Valencia.domingo 11. 12. 22

JAVIER CARAVACA

Epicuro ha sido quizá el más calumniado y despreciado de los filósofos clásicos, y, probablemente, el menos entendido y peor malinterpretado. Puede que tampoco haya habido otro que levantara soflamas entusiastas más apasionadas. Tal vez fuera ese rechazo, y la consiguiente censura de sus enemigos, los que provocaron que apenas se conserven textos de su pluma, a pesar de ser uno de los más prolíficos autores. Según la principal fuente biográfica que tenemos, la Vida de Epicuro de Diógenes Laercio, nadie superó jamás su producción literaria. Más de trescientos rollos, treintaisiete volúmenes sobre la naturaleza, tratados acerca de materias tan dispares como los átomos, las sectas, la moral, la santidad, la visión, el tacto, el destino, la piedad, los regalos, el criterio, las enfermedades, los dioses, la justicia, la fantasía, la música o el amor. Sin embargo, apenas tres cartas y dos colecciones de sentencias guardamos completas.

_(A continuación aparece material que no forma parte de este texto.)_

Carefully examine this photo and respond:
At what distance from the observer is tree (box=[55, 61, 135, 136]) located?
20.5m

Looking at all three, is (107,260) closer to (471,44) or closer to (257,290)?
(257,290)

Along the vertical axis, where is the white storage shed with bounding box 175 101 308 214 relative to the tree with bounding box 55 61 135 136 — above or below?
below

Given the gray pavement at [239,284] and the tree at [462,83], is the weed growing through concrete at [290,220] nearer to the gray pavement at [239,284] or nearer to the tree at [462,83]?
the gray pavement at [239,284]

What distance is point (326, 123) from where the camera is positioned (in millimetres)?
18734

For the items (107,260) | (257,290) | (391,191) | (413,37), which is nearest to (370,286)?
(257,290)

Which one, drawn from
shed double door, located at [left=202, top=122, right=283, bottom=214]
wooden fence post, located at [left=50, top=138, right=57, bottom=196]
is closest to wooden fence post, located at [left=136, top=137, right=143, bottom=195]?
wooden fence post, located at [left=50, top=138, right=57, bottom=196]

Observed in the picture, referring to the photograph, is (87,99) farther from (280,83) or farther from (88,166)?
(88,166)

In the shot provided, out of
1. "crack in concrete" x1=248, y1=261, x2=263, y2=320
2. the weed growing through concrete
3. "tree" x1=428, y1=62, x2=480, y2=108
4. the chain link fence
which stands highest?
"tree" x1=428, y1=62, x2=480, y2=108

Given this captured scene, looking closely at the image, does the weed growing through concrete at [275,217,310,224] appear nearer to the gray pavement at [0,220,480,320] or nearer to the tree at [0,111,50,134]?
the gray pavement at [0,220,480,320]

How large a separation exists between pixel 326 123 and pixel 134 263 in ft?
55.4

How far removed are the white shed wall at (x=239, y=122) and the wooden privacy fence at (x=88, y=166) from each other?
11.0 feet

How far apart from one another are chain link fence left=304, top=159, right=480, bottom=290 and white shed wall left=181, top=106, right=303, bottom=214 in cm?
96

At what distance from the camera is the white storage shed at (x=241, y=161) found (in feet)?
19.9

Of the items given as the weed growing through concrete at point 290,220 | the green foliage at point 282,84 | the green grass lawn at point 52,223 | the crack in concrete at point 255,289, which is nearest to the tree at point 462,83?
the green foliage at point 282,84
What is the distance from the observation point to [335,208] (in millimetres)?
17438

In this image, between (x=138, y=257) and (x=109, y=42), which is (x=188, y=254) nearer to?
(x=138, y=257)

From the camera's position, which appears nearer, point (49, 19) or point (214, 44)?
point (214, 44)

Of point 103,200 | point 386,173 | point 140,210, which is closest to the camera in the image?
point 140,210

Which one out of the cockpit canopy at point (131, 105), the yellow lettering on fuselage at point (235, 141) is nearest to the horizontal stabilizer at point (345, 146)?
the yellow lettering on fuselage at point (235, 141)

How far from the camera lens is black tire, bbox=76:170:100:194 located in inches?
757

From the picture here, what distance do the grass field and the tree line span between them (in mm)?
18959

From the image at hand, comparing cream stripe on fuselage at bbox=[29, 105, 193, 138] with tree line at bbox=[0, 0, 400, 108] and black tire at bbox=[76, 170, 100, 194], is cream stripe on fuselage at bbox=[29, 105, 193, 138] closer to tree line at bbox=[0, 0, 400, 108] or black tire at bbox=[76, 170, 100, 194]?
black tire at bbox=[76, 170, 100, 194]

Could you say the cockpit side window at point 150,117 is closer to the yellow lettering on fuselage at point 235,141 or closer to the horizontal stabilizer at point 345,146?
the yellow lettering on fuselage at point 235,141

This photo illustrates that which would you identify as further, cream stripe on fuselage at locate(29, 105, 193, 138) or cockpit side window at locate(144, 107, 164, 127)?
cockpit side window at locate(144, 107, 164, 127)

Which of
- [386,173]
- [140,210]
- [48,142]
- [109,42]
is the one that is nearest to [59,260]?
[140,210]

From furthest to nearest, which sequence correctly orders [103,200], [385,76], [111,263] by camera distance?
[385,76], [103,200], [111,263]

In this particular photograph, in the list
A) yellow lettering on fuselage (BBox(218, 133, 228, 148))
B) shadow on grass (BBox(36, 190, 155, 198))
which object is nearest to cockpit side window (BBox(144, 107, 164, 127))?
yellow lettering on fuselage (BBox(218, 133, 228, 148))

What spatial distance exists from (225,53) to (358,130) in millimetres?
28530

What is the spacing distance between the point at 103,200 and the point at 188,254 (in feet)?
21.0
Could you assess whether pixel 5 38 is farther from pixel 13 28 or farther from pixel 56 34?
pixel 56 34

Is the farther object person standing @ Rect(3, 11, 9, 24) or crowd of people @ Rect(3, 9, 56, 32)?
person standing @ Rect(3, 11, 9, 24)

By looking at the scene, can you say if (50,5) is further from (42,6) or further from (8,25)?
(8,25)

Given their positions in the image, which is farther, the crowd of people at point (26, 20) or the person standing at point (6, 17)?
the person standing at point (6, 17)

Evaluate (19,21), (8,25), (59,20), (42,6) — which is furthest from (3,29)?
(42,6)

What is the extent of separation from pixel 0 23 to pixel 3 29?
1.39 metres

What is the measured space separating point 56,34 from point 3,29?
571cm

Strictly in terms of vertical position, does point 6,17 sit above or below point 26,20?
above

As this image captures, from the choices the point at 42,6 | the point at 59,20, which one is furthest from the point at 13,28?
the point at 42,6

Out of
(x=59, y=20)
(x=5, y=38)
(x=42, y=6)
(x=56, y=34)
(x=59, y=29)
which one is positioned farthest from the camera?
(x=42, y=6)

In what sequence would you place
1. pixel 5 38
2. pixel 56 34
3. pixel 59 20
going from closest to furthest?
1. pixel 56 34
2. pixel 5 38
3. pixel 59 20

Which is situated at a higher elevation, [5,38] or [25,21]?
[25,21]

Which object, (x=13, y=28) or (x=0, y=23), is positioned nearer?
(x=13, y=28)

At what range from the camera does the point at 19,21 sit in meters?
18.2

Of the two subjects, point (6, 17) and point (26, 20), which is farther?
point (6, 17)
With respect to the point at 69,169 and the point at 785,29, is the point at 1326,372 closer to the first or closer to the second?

Y, pese a que se conserva tan poquito de su pensamiento, curiosamente ha tenido los más ilustres detractores, quizá nadie los tuvo más geniales. Muy grande tuvo que ser su pensamiento para perturbar el ánimo de Plutarco, hasta el punto de que escribió diez tratados antiepicúreos. Cicerón, Séneca, Sexto Empírico, Clemente de Alejandría o San Agustín, por citar solo algunos, rechazaron con vehemencia su filosofía. Hegel, por ejemplo, decía que “las obras de Epicuro no se han conservado, y a la verdad que no hay por qué lamentarse.” El emperador Juliano prohibió directamente la lectura de Epicuro a los sacerdotes. El caso es que no es difícil sospechar que las raíces religiosas en las que se sustentan nuestras sociedades occidentales hayan sido los mejores mimbres para edificar los peores enemigos ideológicos de la filosofía epicúrea. Sus ideas, inspiradas en el placer y la felicidad, no podían ser sino un adversario peligrosísimo para esa fe que se construye a partir del pecado y la penitencia, que se sostiene en el sentimiento de culpa y promete un cielo redentor mediante la abstinencia. No ha habido, seguramente, peor enemigo que Epicuro para las mentiras de la religión y para las cadenas del Estado.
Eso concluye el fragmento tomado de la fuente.